The prior art discloses a wide variety of designs for device that are used for damping vibrations. For example, a design conforming to this genre is described in the document DE 199 12 970 A1. This document discloses a device for damping vibrations with at least two damper parts that can be rotated counter to the resistance of at least one energy accumulator. Moreover, these damper parts have impingement areas for compressing the energy accumulator units. The energy accumulator units are constructed in the form of bow spring units—in particular, so-called helical compression springs—that are characterized by the fact that their extension in the longitudinal direction, which matches their extension in the circumferential direction, exhibits at least two different types of windings having different outside diameters—that is, a first larger outside diameter and a second smaller outside diameter. Conceivable are also designs with spring units that are arranged one inside the other. One of the rotatable damper parts forms an annular chamber and/or defines it at least partially in the circumferential direction. The energy accumulators are guided in said chamber in both the radial and also the axial direction. For this purpose the damper part that has the guide chamber is configured as a driver disk; and the other damper part is configured as a flange with drivers that are oriented in a radial direction and form the impingement areas for the energy accumulator units.
The use of bow springs makes it imperative to integrate, as described above, the stops, which form the abutment faces facing in the circumferential direction, either in the guide channel for the energy accumulators—that is, either formed directly on the respective structural elements during the shaping process; or these stop are connected as separate elements, which extend into the guide channel in a radial direction and are connected by riveting, for example to the corresponding damper part.
The design of the driver disk with an integrated stop is always used predominantly when a flange having a projection, which is oriented in an axial direction, is used as the input part of the device for damping vibrations. In order to then achieve an adequate abutment face even in the design with internal springs for such a stop, the driver disk is characterized by a complex geometry that is relatively time consuming to produce and, therefore, associated with high costs.

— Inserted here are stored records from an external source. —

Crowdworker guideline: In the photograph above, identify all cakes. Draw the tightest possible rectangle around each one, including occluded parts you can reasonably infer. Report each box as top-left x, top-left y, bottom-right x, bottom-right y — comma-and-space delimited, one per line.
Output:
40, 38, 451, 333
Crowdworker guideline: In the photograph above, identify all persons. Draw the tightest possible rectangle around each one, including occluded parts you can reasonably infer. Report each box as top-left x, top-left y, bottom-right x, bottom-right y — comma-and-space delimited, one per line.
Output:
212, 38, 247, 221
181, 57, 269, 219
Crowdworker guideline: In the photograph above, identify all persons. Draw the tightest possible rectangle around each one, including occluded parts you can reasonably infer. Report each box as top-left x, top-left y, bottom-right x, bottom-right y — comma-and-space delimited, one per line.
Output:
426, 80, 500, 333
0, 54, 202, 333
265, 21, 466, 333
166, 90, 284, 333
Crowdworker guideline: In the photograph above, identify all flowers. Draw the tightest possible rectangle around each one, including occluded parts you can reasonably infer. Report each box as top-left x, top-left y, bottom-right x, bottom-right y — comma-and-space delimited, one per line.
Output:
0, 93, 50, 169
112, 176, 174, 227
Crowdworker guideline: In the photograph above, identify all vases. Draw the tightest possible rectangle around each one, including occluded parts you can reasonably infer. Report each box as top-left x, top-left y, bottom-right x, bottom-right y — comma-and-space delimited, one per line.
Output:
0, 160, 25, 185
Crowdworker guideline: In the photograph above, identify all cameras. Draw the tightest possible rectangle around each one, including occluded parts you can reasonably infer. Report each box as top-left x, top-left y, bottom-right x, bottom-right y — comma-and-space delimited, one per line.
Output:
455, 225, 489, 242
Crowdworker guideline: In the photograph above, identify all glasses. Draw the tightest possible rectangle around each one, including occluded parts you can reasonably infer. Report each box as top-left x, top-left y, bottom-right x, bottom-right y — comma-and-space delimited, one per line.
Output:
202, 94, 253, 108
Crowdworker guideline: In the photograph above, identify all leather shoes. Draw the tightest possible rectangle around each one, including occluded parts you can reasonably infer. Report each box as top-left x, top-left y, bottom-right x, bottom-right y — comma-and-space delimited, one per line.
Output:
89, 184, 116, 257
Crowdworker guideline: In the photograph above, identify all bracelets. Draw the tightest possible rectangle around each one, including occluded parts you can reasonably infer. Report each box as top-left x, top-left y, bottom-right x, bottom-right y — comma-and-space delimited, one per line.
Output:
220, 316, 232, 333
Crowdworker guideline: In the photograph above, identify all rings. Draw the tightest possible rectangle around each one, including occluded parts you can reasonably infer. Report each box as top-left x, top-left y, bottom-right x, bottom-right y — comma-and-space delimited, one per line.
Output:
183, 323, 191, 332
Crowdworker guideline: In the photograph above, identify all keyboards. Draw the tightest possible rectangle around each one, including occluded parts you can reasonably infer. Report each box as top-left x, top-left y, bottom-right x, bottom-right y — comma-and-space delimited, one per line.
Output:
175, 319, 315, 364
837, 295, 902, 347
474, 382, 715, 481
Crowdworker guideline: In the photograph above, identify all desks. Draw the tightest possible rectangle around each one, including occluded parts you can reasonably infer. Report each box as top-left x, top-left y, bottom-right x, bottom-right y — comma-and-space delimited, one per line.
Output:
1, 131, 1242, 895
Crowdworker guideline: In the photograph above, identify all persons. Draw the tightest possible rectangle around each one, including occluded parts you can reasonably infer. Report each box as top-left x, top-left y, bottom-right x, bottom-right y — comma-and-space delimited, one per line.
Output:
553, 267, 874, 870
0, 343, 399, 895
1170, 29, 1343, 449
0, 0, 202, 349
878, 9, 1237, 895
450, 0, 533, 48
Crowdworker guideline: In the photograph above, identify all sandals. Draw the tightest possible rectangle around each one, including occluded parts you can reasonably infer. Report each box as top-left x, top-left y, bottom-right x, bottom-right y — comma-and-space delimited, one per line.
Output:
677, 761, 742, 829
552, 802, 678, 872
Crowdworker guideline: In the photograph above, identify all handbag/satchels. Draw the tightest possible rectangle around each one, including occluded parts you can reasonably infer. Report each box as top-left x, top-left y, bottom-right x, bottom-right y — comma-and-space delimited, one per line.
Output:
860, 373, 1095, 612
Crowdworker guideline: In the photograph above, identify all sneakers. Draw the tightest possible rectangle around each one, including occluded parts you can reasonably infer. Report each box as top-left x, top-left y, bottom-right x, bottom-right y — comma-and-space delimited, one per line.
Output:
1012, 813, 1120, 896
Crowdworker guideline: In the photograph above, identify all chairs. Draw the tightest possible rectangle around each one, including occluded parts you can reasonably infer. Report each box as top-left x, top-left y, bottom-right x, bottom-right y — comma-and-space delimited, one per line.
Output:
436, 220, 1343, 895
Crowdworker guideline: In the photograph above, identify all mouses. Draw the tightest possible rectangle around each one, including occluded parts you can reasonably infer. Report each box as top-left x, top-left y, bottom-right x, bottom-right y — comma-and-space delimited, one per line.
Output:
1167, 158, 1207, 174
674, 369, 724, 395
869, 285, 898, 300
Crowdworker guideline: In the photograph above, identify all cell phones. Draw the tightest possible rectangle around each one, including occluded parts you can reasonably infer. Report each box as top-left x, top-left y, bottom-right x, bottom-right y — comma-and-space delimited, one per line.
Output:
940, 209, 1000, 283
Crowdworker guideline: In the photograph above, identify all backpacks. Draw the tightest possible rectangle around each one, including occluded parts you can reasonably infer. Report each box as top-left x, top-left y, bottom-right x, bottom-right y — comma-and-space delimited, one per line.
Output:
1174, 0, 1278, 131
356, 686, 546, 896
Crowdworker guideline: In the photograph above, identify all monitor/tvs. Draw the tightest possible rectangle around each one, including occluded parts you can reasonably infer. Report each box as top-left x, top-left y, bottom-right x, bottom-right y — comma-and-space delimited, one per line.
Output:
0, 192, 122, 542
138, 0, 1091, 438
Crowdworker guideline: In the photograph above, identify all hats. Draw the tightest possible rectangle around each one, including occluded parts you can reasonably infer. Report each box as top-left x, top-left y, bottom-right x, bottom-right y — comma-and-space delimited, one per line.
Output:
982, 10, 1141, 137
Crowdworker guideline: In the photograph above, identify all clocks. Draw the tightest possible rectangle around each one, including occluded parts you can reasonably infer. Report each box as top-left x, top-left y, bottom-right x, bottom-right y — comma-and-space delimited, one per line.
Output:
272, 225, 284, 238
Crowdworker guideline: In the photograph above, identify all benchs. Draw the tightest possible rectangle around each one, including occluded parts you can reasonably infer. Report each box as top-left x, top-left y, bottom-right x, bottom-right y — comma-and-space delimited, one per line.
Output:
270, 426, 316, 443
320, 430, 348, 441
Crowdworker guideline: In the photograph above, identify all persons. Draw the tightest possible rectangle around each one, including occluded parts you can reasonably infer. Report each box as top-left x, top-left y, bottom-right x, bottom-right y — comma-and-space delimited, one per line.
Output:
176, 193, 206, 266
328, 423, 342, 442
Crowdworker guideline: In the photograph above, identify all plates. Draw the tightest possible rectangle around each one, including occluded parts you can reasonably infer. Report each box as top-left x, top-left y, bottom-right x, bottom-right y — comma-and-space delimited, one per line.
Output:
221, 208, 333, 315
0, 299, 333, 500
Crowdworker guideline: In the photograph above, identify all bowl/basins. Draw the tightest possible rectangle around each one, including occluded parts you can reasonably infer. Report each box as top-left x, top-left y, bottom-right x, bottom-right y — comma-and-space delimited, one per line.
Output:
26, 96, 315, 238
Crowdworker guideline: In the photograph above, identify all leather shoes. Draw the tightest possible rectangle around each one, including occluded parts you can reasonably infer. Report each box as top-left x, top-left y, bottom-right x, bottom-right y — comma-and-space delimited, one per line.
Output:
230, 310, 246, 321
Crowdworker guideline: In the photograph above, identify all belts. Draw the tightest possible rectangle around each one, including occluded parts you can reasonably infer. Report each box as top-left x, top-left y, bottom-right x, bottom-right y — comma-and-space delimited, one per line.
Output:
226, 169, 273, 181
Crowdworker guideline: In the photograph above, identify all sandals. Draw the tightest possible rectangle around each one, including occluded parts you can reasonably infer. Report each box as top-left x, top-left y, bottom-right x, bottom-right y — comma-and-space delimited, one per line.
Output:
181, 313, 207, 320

Furthermore, this type of stop can be achieved only on one side of the driver disk. However, the limiting factor with respect to the shaping is the limited deformability of the material used for this process. In the case of energy accumulator units consisting of springs that are arranged so as to be nested one inside the other, so that the external springs exhibit a large wire diameter, it is no longer possible to produce a correspondingly large abutment face for the internal spring. Therefore, it is necessary for designs of this type to use so-called end caps (that is, elements forming stop faces) that are guided in a moveable manner in the guide channel for the energy accumulator units, are supported on the damper parts and form a stop for the respective end region of the energy accumulator.
From a manufacturing viewpoint with respect to the integrated design, impressions can be provided only in the punch direction, so that this kind of stop is limited to variants with flanges that engage radially from the inside.
If for manufacturing reasons it is not possible to form the stops, forming the abutment faces, directly from the walls of the individual components, then it becomes necessary to use separate stop elements that are then usually connected to the driver disk, which in turn is generally connected to a multi-disk carrier of a shiftable clutch system on the drive side.
Other designs with a guide channel that is formed by a damper part, forming an input part of a damper arrangement, in the form of the driver disk are characterized by a stop that is riveted to said driver disk and that is arranged between the input part and the other damper part forming the output part. However, in this case it would be necessary to additionally stamp on the driver while simultaneously forming the respective stop regions, in order to be able to also take along the energy accumulator unit on two sides. That is, in the case of energy accumulator arrangements with springs that are nested one inside the other, the internal springs can be activated only to a limited extent by way of the abutment face. As a rule, this solution is then also expanded to include separate stop elements.